La proposta è sintetizzata nella Call to ActionTerapie avanzate e rispetto del diritto dei pazienti all’accesso alle cure“, lanciata da ACN e approvata da 43 tra organizzazioni civiche e dei pazienti di vari Paesi.

“Per garantire il diritto di accesso alle cure al maggior numero di pazienti potenzialmente eleggibili, evitando forme di razionamento o problemi di sostenibilità finanziaria, è stato chiesto oggi alle istituzioni europee un cambio di paradigma – spiega Mariano Votta, Direttore di Active Citizenship Network, la rete europea di Cittadinanzattiva. – Le norme contabili stabilite a livello Ue, e un approccio “sylos” tra istituzioni e DG all’interno della Commissione Europea, si scontra terribilmente con le legittime aspettative di salute e, in alcuni casi, di guarigione, riposte da un numero sempre crescente di pazienti europei, le cui esigenze di salute non possono attendere o scontrarsi con la fredda logica della contabilità”.

 

spesa sanitaria

 

 

Spesa sanitaria, le terapie avanzate

«La soluzione sta in un cambio di prospettiva che porta a considerare questa spesa anche come un investimento e non solo come un costo – spiega Mauro Marè, docente di Economia Pubblica all’Università della Tuscia e alla LUISS. – Le terapie avanzate, infatti, offrono benefici non solo nel breve termine, ma soprattutto nel lungo termine. Non solo per la salute e il benessere delle persone, ma anche in termini di risparmio diretto e indiretto: nel caso delle terapie innovative si ha un miglioramento radicale della storia naturale della malattia, con la completa eliminazione di terapie e trattamenti che spesso dureranno per l’intera esistenza della persona. Oltre all’impatto sulla salute, c’è un impatto altrettanto importante sulla qualità della vita e sulla produttività sul lavoro”.
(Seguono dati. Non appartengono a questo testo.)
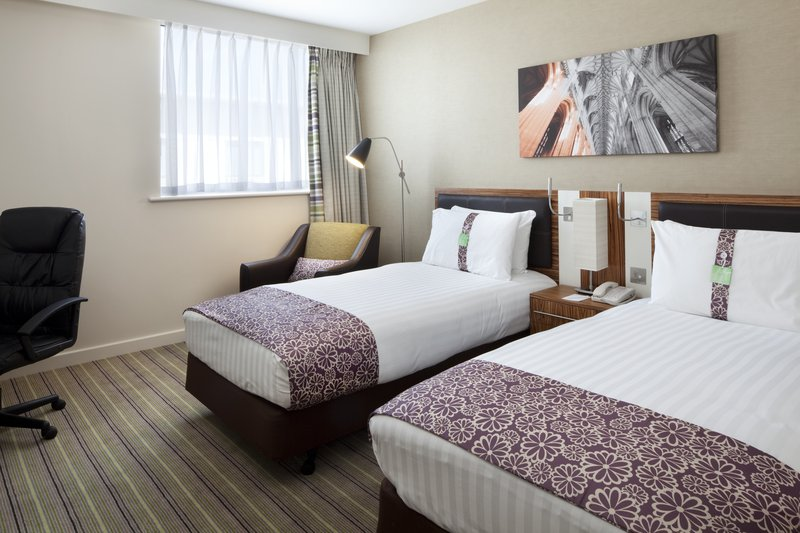 Holiday Inn Winchester-Spacious and Modern Twin Bed Guest Room<br/>Image from Leonardo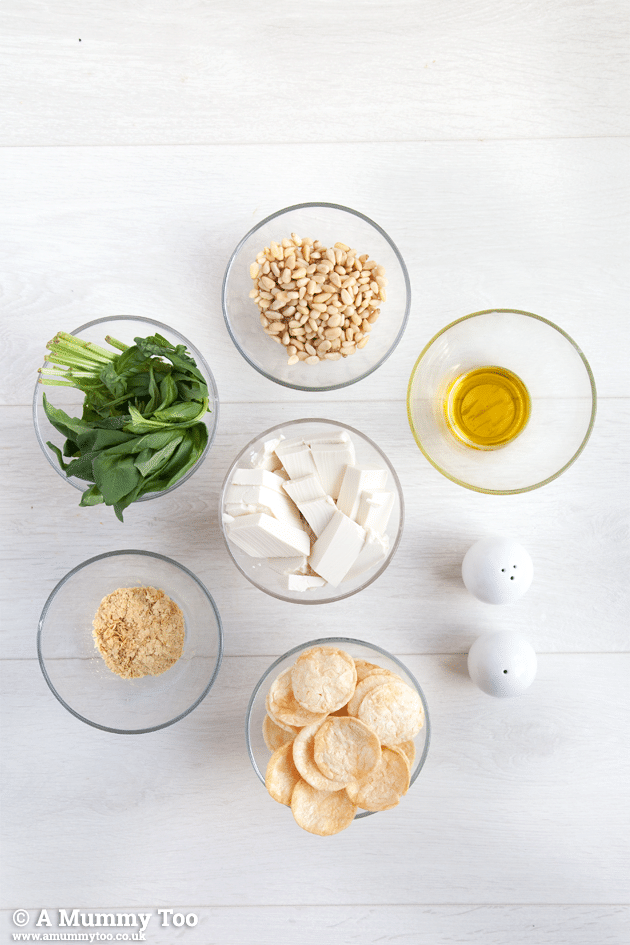 Ingredients for this delicious vegan creamy pesto dip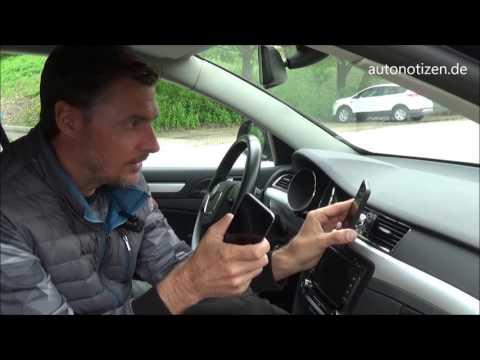 Zubehör im Test: Smartphone-Halterung und USB-Adapter für das Auto
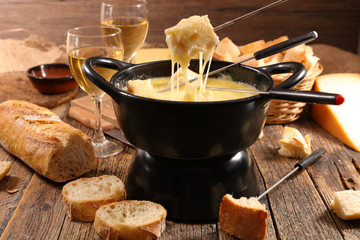 cheese fondue and baguette
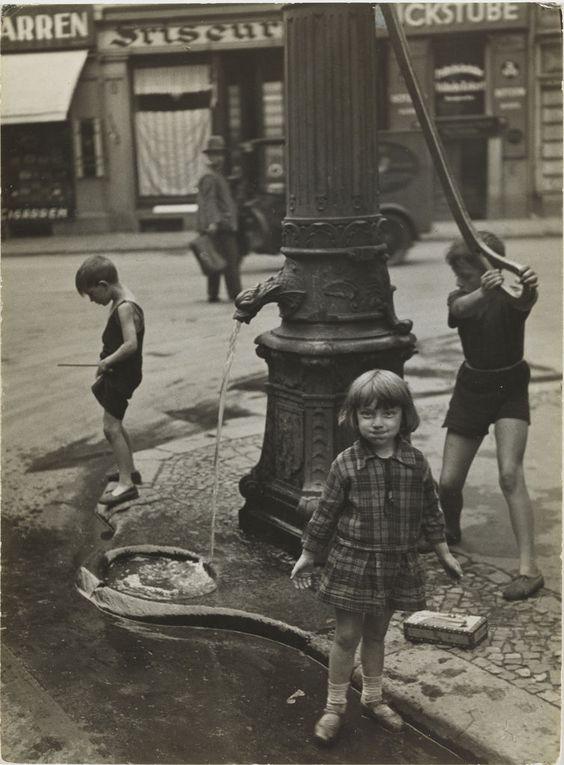Friedrich Seidenstücker,  At the Waterpump, 1927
“Per questi motivi – conclude Marè – è importante considerare la spesa per le terapie avanzate come una spesa di investimento – visti gli effetti durevoli nel lungo periodo – per rimuovere eventuali barriere e garantire che ci sia equità di accesso per i pazienti in ogni singolo stato membro, perché questo significa equità di accesso per tutti i cittadini europei”.

“La spesa per questo tipo di terapie non è oggi contabilizzata come un investimento in nessun Paese europeo – sottolinea Giorgio Alleva, Professore Ordinario di Statistica alla Sapienza Università di Roma ed ex Presidente – Istat (Istituto Nazionale di statistica). – Se fosse consentito, però, il costo di queste terapie potrebbe essere ammortizzato negli anni in relazione ai risparmi generati nel tempo. Un approccio totalmente innovativo, che avrebbe la caratteristica di una formula ‘win win’: vantaggiosa sia per il paziente, che beneficerebbe di trattamenti altamente innovativi ed efficaci, sia per il Servizio Sanitario Nazionale, che potrebbe ammortizzare il costo della terapia oltre gli anni”.